Stored items
-------------------------
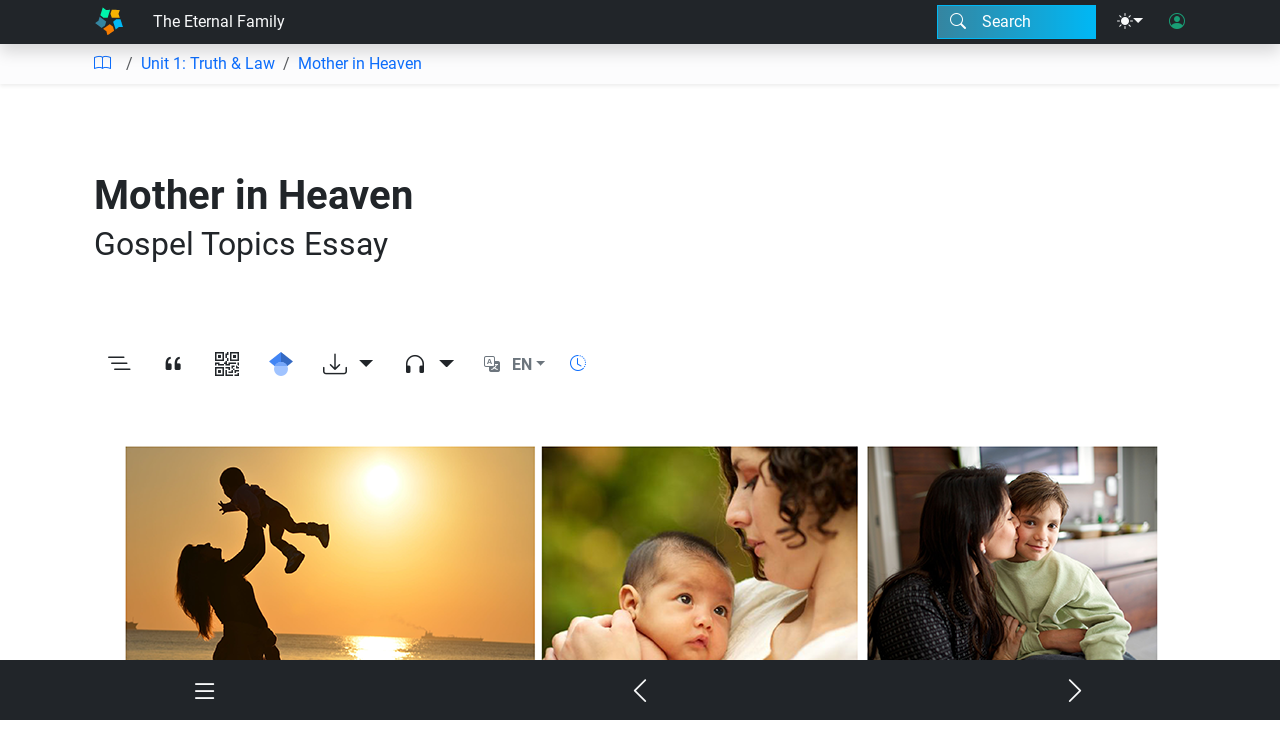

--- FILE ---
content_type: image/svg+xml
request_url: https://books.byui.edu/images/licenses/c.svg
body_size: 1376
content:
<?xml version="1.0" encoding="utf-8"?>
<!-- Generator: Adobe Illustrator 27.3.1, SVG Export Plug-In . SVG Version: 6.00 Build 0)  -->
<svg version="1.1" id="Layer_1" xmlns="http://www.w3.org/2000/svg" xmlns:xlink="http://www.w3.org/1999/xlink" x="0px" y="0px"
	 viewBox="0 0 64 64" style="enable-background:new 0 0 64 64;" xml:space="preserve">
<style type="text/css">
	.st0{fill:#FFFFFF;}
</style>
<g>
	<circle class="st0" cx="32.3" cy="32" r="28.8"/>
	<path d="M31.9,0c9,0,16.6,3.1,22.9,9.4c3,3,5.3,6.4,6.9,10.3c1.6,3.9,2.3,8,2.3,12.3c0,4.4-0.8,8.5-2.3,12.3s-3.8,7.2-6.8,10.1
		c-3.1,3.1-6.7,5.4-10.6,7.1c-4,1.6-8.1,2.5-12.3,2.5s-8.3-0.8-12.1-2.4c-3.9-1.6-7.3-4-10.4-7S4,48,2.4,44.2S0,36.3,0,32
		c0-4.2,0.8-8.3,2.4-12.2s4-7.4,7.1-10.5C15.6,3.1,23.1,0,31.9,0z M32.1,5.8c-7.3,0-13.5,2.6-18.5,7.7C11.1,16,9.2,18.8,7.8,22
		s-2,6.5-2,10c0,3.4,0.7,6.7,2,9.9c1.4,3.2,3.3,6,5.8,8.5s5.4,4.4,8.5,5.7c3.2,1.3,6.5,2,9.9,2s6.8-0.7,10-2s6.1-3.3,8.7-5.8
		c5-4.9,7.5-11,7.5-18.3c0-3.5-0.6-6.9-1.9-10.1c-1.3-3.2-3.2-6-5.7-8.5C45.5,8.3,39.3,5.8,32.1,5.8z M45.5,23.3l-7.1,3.6
		c-0.8-1.6-1.6-2.6-2.8-3.3s-2.1-1-3.1-1c-4.8,0-7.1,3.1-7.1,9.4c0,2.8,0.7,5.1,1.8,6.8c1.2,1.6,3,2.5,5.3,2.5
		c3.1,0,5.3-1.5,6.4-4.5l6.4,3.3c-1.3,2.6-3.3,4.6-5.8,6.1s-5.1,2.1-8.1,2.1c-4.8,0-8.6-1.5-11.4-4.3c-3-3-4.3-6.9-4.3-12
		c0-4.9,1.5-9.1,4.5-12c3-3,6.6-4.5,11-4.5C38,15.7,42.6,18.2,45.5,23.3z"/>
</g>
</svg>
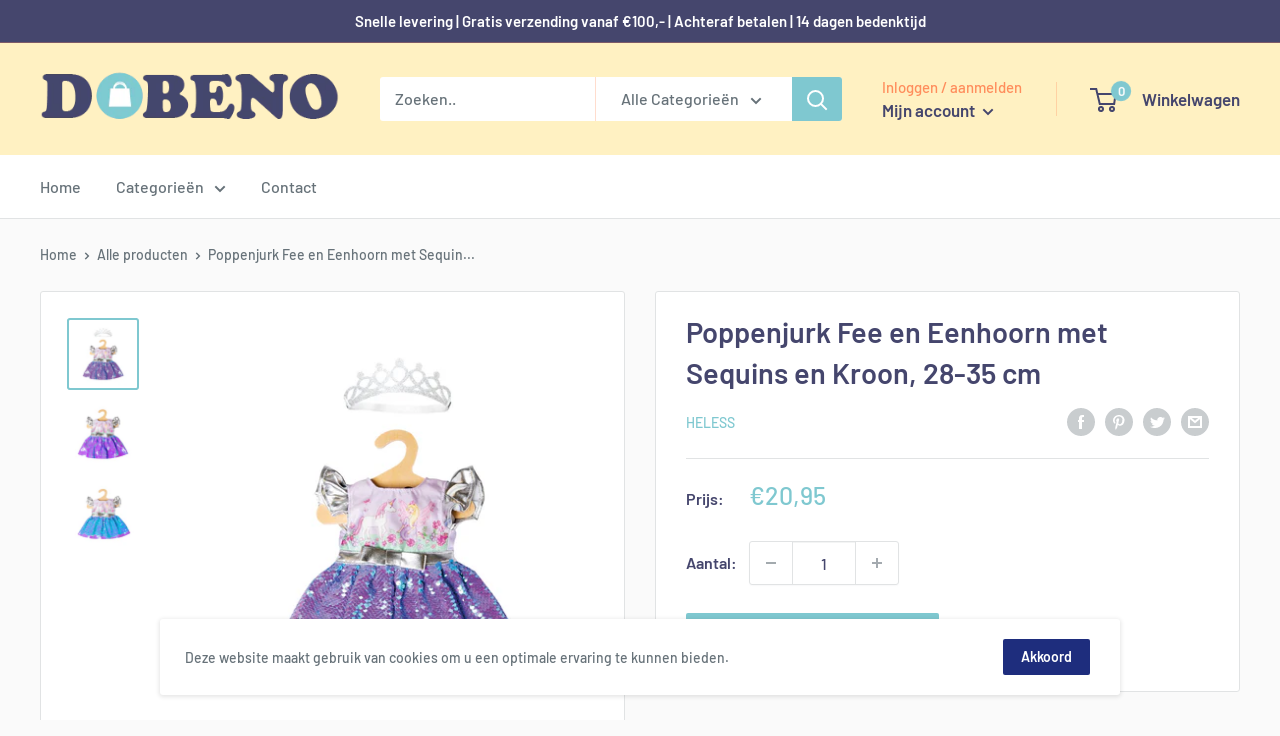

--- FILE ---
content_type: text/javascript
request_url: https://www.dobeno.nl/cdn/shop/t/4/assets/custom.js?v=102476495355921946141635513769
body_size: -600
content:
//# sourceMappingURL=/cdn/shop/t/4/assets/custom.js.map?v=102476495355921946141635513769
-------------------------
▶ [WORK REQUEST] Please repeat the records above exactly, omitting any pictures they contain.

▶ [COMPLETED EXERCISE]
--- FILE ---
content_type: image/svg+xml
request_url: https://books.byui.edu/images/licenses/c.svg
body_size: 1376
content:
<?xml version="1.0" encoding="utf-8"?>
<!-- Generator: Adobe Illustrator 27.3.1, SVG Export Plug-In . SVG Version: 6.00 Build 0)  -->
<svg version="1.1" id="Layer_1" xmlns="http://www.w3.org/2000/svg" xmlns:xlink="http://www.w3.org/1999/xlink" x="0px" y="0px"
	 viewBox="0 0 64 64" style="enable-background:new 0 0 64 64;" xml:space="preserve">
<style type="text/css">
	.st0{fill:#FFFFFF;}
</style>
<g>
	<circle class="st0" cx="32.3" cy="32" r="28.8"/>
	<path d="M31.9,0c9,0,16.6,3.1,22.9,9.4c3,3,5.3,6.4,6.9,10.3c1.6,3.9,2.3,8,2.3,12.3c0,4.4-0.8,8.5-2.3,12.3s-3.8,7.2-6.8,10.1
		c-3.1,3.1-6.7,5.4-10.6,7.1c-4,1.6-8.1,2.5-12.3,2.5s-8.3-0.8-12.1-2.4c-3.9-1.6-7.3-4-10.4-7S4,48,2.4,44.2S0,36.3,0,32
		c0-4.2,0.8-8.3,2.4-12.2s4-7.4,7.1-10.5C15.6,3.1,23.1,0,31.9,0z M32.1,5.8c-7.3,0-13.5,2.6-18.5,7.7C11.1,16,9.2,18.8,7.8,22
		s-2,6.5-2,10c0,3.4,0.7,6.7,2,9.9c1.4,3.2,3.3,6,5.8,8.5s5.4,4.4,8.5,5.7c3.2,1.3,6.5,2,9.9,2s6.8-0.7,10-2s6.1-3.3,8.7-5.8
		c5-4.9,7.5-11,7.5-18.3c0-3.5-0.6-6.9-1.9-10.1c-1.3-3.2-3.2-6-5.7-8.5C45.5,8.3,39.3,5.8,32.1,5.8z M45.5,23.3l-7.1,3.6
		c-0.8-1.6-1.6-2.6-2.8-3.3s-2.1-1-3.1-1c-4.8,0-7.1,3.1-7.1,9.4c0,2.8,0.7,5.1,1.8,6.8c1.2,1.6,3,2.5,5.3,2.5
		c3.1,0,5.3-1.5,6.4-4.5l6.4,3.3c-1.3,2.6-3.3,4.6-5.8,6.1s-5.1,2.1-8.1,2.1c-4.8,0-8.6-1.5-11.4-4.3c-3-3-4.3-6.9-4.3-12
		c0-4.9,1.5-9.1,4.5-12c3-3,6.6-4.5,11-4.5C38,15.7,42.6,18.2,45.5,23.3z"/>
</g>
</svg>

--- FILE ---
content_type: text/javascript
request_url: https://www.dobeno.nl/cdn/shop/t/4/assets/custom.js?v=102476495355921946141635513769
body_size: -600
content:
//# sourceMappingURL=/cdn/shop/t/4/assets/custom.js.map?v=102476495355921946141635513769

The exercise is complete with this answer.